Chartered Insurance Institute

4 min read Partner content

A new report from the Chartered Insurance Institute reveals the risks a woman faces over her lifetime: lower earnings, insecure work, distinct health risks and increased likelihood of domestic violence.

Women face a significant pay gap which has "profound effects" on life choices, independence, resilience to financial shocks, and preparedness for later life, a new report has found.

Women’s Risks in Life: An interim report into risk, exposure and resilience to risk in Britain today, from the Chartered Insurance Institute (CII), revealed women working in their 40s earn 12% less than men. On average women in full-time work earn over 9% less than men, down from 17% in 1997.

Sarah Champion, Shadow Women’s and Equalities Minister said the report’s findings are “disturbing, but are sadly no longer surprising."

The MP continued: “86 per cent of net savings to the Treasury through tax and benefit measures since 2010 have come from women. Coupled with the shameful gender pay gap and record levels of maternity discrimination in the workplace this means that women across the UK are materially disadvantaged financially compared to men.

“The Tories have consistently failed women economically. By failing to gender audit their own economic policies and to address the gender pay gap, they are shutting their eyes to this systematic injustice.

“A Labour government will commit to gender auditing all economic policies in order to stamp out financial inequality once and for all.”

The CII report also revealed that women pay substantially more for care than men do. Women tend to live longer: a girl born in 2014 can expect to live to 83, nearly four years longer than a boy born on the same day. This, combined with the fact that most women in the bottom 40% of households by household income have no pension wealth at all, means gender seriously affects care costs.

At age 65, women can expect to pay £70,000 for care throughout old age, compared with just £37,000 for a man. A woman entering a care home between the age of 65 and 74 can expect to stay for four years, at an average cost of £132,000. Costs in some areas are far higher, with an average of £186,000 in the South East. These figures are the average, and some may face longer stays and far higher costs.

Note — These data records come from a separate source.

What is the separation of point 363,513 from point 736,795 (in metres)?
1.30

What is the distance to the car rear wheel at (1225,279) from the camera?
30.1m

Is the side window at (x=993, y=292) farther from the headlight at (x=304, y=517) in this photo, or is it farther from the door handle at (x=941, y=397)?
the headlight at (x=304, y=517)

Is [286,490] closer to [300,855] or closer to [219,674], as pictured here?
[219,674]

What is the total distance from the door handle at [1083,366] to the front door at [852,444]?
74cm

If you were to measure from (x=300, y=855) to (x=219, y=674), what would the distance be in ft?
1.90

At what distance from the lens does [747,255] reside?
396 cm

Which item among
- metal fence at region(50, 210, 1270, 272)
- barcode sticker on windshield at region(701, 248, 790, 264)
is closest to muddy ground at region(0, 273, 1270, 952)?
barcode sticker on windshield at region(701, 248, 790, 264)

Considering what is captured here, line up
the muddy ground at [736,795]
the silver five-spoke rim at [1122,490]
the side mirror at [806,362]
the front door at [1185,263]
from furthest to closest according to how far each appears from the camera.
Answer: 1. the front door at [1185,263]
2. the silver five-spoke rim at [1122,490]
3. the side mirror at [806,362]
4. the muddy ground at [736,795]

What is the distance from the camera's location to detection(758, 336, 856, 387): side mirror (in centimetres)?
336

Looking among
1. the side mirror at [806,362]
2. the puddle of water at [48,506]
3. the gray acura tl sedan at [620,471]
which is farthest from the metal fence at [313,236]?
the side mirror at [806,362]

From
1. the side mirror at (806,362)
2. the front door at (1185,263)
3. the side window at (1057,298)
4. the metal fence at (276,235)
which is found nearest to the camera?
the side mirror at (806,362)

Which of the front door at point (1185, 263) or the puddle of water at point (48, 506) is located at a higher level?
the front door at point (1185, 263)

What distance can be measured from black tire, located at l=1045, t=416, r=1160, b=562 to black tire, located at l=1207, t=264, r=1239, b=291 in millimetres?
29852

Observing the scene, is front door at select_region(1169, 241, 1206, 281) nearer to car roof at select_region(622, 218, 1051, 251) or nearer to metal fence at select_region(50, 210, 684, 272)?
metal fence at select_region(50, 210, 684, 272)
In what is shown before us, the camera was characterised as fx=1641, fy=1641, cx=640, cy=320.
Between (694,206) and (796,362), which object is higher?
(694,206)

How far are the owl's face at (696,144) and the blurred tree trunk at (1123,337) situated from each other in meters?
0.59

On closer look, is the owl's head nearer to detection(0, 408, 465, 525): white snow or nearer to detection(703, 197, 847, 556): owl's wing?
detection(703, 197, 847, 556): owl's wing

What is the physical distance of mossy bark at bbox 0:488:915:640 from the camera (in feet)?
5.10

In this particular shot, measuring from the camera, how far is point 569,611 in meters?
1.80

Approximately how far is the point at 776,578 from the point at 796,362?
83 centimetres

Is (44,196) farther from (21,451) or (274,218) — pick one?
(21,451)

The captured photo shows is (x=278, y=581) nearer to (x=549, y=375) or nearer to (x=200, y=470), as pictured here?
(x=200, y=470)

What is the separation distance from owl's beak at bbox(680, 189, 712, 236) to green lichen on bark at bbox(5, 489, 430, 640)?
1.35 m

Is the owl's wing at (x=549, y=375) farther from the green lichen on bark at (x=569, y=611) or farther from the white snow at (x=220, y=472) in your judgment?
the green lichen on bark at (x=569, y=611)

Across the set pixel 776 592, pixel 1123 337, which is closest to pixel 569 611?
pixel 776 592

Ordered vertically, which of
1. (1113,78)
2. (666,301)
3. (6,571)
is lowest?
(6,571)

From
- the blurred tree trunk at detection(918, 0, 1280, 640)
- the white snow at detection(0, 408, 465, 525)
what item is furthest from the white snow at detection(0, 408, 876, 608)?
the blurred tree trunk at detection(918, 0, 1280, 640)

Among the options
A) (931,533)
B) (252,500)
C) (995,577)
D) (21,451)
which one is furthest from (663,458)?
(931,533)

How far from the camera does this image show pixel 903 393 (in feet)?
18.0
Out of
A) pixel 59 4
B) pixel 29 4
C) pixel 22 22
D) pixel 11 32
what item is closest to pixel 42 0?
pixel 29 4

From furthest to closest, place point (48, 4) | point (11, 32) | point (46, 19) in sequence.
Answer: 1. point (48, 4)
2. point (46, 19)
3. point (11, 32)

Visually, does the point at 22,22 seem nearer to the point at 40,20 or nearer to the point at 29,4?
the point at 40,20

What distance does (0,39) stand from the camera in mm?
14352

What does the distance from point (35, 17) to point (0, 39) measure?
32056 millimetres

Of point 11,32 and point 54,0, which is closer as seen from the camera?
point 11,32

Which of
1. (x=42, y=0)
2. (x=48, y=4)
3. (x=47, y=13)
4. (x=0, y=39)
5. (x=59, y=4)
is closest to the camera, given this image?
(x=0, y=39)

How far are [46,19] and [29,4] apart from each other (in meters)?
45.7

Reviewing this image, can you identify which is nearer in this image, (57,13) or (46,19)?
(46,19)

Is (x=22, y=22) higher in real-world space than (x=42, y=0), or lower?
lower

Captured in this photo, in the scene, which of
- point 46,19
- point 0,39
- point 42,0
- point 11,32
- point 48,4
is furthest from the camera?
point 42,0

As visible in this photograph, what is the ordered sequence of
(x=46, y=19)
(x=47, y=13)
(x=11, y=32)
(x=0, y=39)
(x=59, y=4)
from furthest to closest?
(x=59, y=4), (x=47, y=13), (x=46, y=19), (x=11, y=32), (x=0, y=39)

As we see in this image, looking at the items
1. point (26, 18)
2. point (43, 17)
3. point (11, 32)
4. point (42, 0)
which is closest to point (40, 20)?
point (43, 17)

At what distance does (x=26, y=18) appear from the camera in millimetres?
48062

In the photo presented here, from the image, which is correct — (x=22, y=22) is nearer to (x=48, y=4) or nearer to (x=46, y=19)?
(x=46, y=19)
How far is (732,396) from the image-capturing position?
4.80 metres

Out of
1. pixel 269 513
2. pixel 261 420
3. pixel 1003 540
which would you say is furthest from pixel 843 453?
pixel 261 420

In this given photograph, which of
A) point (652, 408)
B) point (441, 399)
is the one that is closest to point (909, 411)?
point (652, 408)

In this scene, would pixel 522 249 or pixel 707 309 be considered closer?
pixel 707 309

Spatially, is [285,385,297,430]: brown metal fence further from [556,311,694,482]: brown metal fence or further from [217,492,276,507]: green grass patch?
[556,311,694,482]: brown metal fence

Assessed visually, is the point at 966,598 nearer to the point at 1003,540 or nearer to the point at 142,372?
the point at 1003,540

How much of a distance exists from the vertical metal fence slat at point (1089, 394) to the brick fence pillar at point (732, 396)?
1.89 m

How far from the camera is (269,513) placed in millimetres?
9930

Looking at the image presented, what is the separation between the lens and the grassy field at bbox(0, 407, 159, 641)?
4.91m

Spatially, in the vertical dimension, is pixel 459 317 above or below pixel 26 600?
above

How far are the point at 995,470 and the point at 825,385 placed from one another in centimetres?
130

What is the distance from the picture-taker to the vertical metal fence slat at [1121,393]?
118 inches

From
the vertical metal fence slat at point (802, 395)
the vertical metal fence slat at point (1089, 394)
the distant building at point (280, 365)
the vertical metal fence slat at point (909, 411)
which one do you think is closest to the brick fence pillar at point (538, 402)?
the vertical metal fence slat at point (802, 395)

The report also shows women are more likely to say they will be reliant on the state pension as their main source of income in retirement (36% of women compared to 30% of men) – women who are divorced, separated or widowed are particularly likely to be reliant on the state pension.

Throughout their life, the CII showed, women are more likely to be in insecure and temporary work and are more likely to feel financially insecure.

As many as 1 in 2 women with three or more children say their money would not last a month if they lost their primary income, compared with just 1 in 4 women without children.

Women are also more likely than men to provide unpaid care which limits their ability to work, thereby contributing to lower incomes and savings and consequently a lack of resilience to financial shock.

Women are more likely to be on zero-hours contracts (3.4% compared with 2.4%) and temporary contracts (6.6% compared with 5.8%), and they are more than three times as likely to be working part-time than men (42% compared with 13%).

Elsewhere in the report, it warns that women are much more likely to suffer domestic abuse than men, including violence and financial coercion.  

Furthermore, it reveals women face a distinct health risk from their gender and are more likely to suffer from mental health problems.

The report urges the Government to gain a better understanding of household dynamics, choices and financial decision making, approaches to risk mitigation and financial planning.

It also recommends improving our understanding of how women of particular groups within society are affected, including regional differences, cultural differences, such as ethnicity, LGBT, religion, and women from different economic and educational backgrounds.

Sian Fisher, CEO of the CII and Chair of the Insuring Women’s Futures (IWF) Committee, said:

“Women today are left disproportionately exposed to risks that society is not overtly recognising. This is at the same time as historic support systems are receding. We are moving from a dependence culture to one of independence, where we will have to be less reliant on our partners, families, communities and the state, and must take charge of our own financial welfare. Yet today’s women are simply unprepared for the risks that they will face in life.

“This is not just a ‘women’s issue’, it is a wider risk for society because if we don’t address it now, we will face a huge burden of care that we will not be able to sustain.”